-- Task goal --
Find every line in the data below that contains the word "separates" and copy each one out. Case matters.

-- Input for this task --

──────────

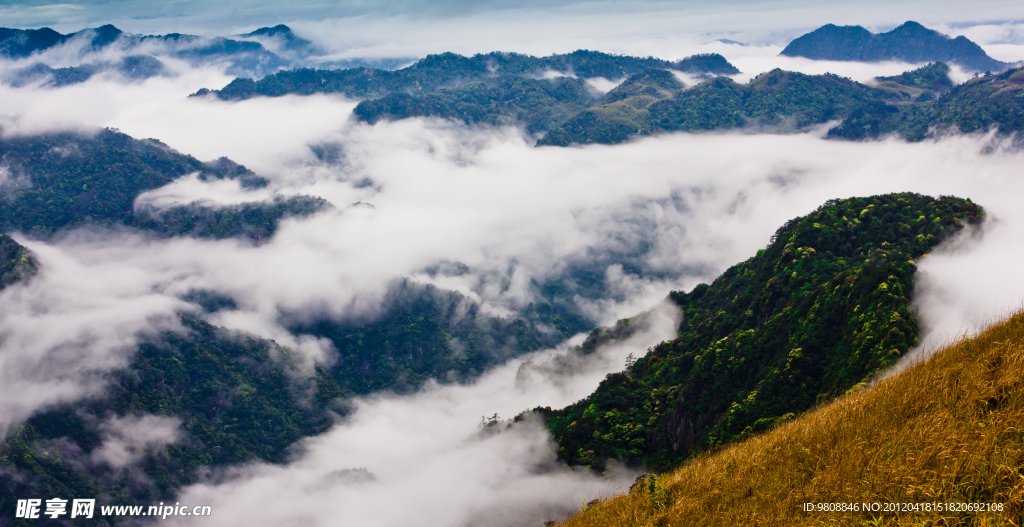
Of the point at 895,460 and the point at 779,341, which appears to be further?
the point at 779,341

──────────

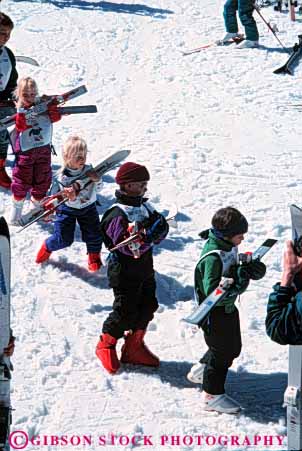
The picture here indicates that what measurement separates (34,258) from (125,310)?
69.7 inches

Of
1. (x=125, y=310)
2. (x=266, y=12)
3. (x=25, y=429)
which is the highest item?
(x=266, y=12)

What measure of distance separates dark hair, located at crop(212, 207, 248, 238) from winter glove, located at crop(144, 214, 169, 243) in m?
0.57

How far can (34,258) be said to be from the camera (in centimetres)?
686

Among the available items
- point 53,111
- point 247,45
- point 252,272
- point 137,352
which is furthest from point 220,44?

──────────

-- Reply to the exercise --
The picture here indicates that what measurement separates (34,258) from (125,310)?
What measure of distance separates dark hair, located at crop(212, 207, 248, 238) from winter glove, located at crop(144, 214, 169, 243) in m?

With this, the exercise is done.